Cowboy Caviar Bean Dip (Print)

A colorful bean and veggie dip with zesty lime dressing, ready in just 20 minutes for any gathering.

# What You Need:

→ Beans and Pulses

01 - 1 can (15 oz) black beans, drained and rinsed
02 - 1 can (15 oz) black-eyed peas, drained and rinsed

→ Vegetables

03 - 1 cup corn kernels (fresh, canned, or thawed frozen)
04 - 1 red bell pepper, diced
05 - 1 green bell pepper, diced
06 - 1 jalapeño, seeded and finely chopped
07 - 1 cup cherry tomatoes, quartered
08 - 1/2 red onion, finely diced
09 - 1/4 cup fresh cilantro, chopped

→ Dressing

10 - 1/4 cup extra virgin olive oil
11 - 3 tablespoons red wine vinegar
12 - 1 clove garlic, minced
13 - 1 teaspoon ground cumin
14 - 1/2 teaspoon chili powder
15 - 1/2 teaspoon salt
16 - 1/4 teaspoon black pepper
17 - Juice of 1 lime

# How To Make It:

01 - In a large mixing bowl, combine the drained black beans, black-eyed peas, corn kernels, diced red and green bell peppers, jalapeño, quartered cherry tomatoes, red onion, and chopped cilantro.
02 - In a separate small bowl, whisk together the extra virgin olive oil, red wine vinegar, minced garlic, ground cumin, chili powder, salt, black pepper, and fresh lime juice until well blended.
03 - Pour the prepared dressing over the bean and vegetable mixture.
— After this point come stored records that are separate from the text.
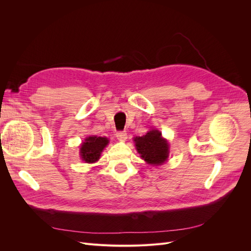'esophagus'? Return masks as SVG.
<instances>
[{
    "label": "esophagus",
    "instance_id": "1",
    "mask_svg": "<svg viewBox=\"0 0 251 251\" xmlns=\"http://www.w3.org/2000/svg\"><path fill=\"white\" fill-rule=\"evenodd\" d=\"M116 137L118 140H121V141H125L126 139V133L125 131H120V132H117L116 133Z\"/></svg>",
    "mask_w": 251,
    "mask_h": 251
}]
</instances>
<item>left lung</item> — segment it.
<instances>
[{
  "mask_svg": "<svg viewBox=\"0 0 251 251\" xmlns=\"http://www.w3.org/2000/svg\"><path fill=\"white\" fill-rule=\"evenodd\" d=\"M134 142L136 150L147 163L161 165L168 160L170 154L169 142L158 130H151L141 137H135Z\"/></svg>",
  "mask_w": 251,
  "mask_h": 251,
  "instance_id": "1",
  "label": "left lung"
}]
</instances>
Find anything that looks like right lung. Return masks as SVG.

Toss gently to combine, ensuring all ingredients are evenly coated.
04 - Taste the mixture and adjust the seasoning with additional salt, pepper, or lime juice as needed.
05 - Cover the bowl and refrigerate for at least 30 minutes to allow the flavors to meld together.
06 - Transfer to a serving dish and serve with tortilla chips as a dip, or use as a salad topping or taco filling.

# Expert Tips:

01 -
  • No cooking required, which means your kitchen stays cool and you stay sane when the temperature climbs above ninety degrees.
  • The dressing doubles as a marinade for grilled chicken or a quick drizzle over roasted vegetables, so you are secretly getting two recipes in one.
  • It tastes even better the next day, making it the rare dish that rewards your patience instead of punishing it.
02 -
  • Do not skip the chilling step, as I once served it immediately and it tasted like separate ingredients sharing a bowl rather than an actual dish.
  • Dice everything roughly the same size as the beans so every scoop delivers a balanced bite instead of a lone chunk of onion.
03 -
  • Use a slotted spoon to serve so you avoid the puddle of dressing that collects at the bottom of the bowl.
  • Let the dressing sit for five minutes before adding it to the vegetables, giving the dried spices time to hydrate and bloom in the acid.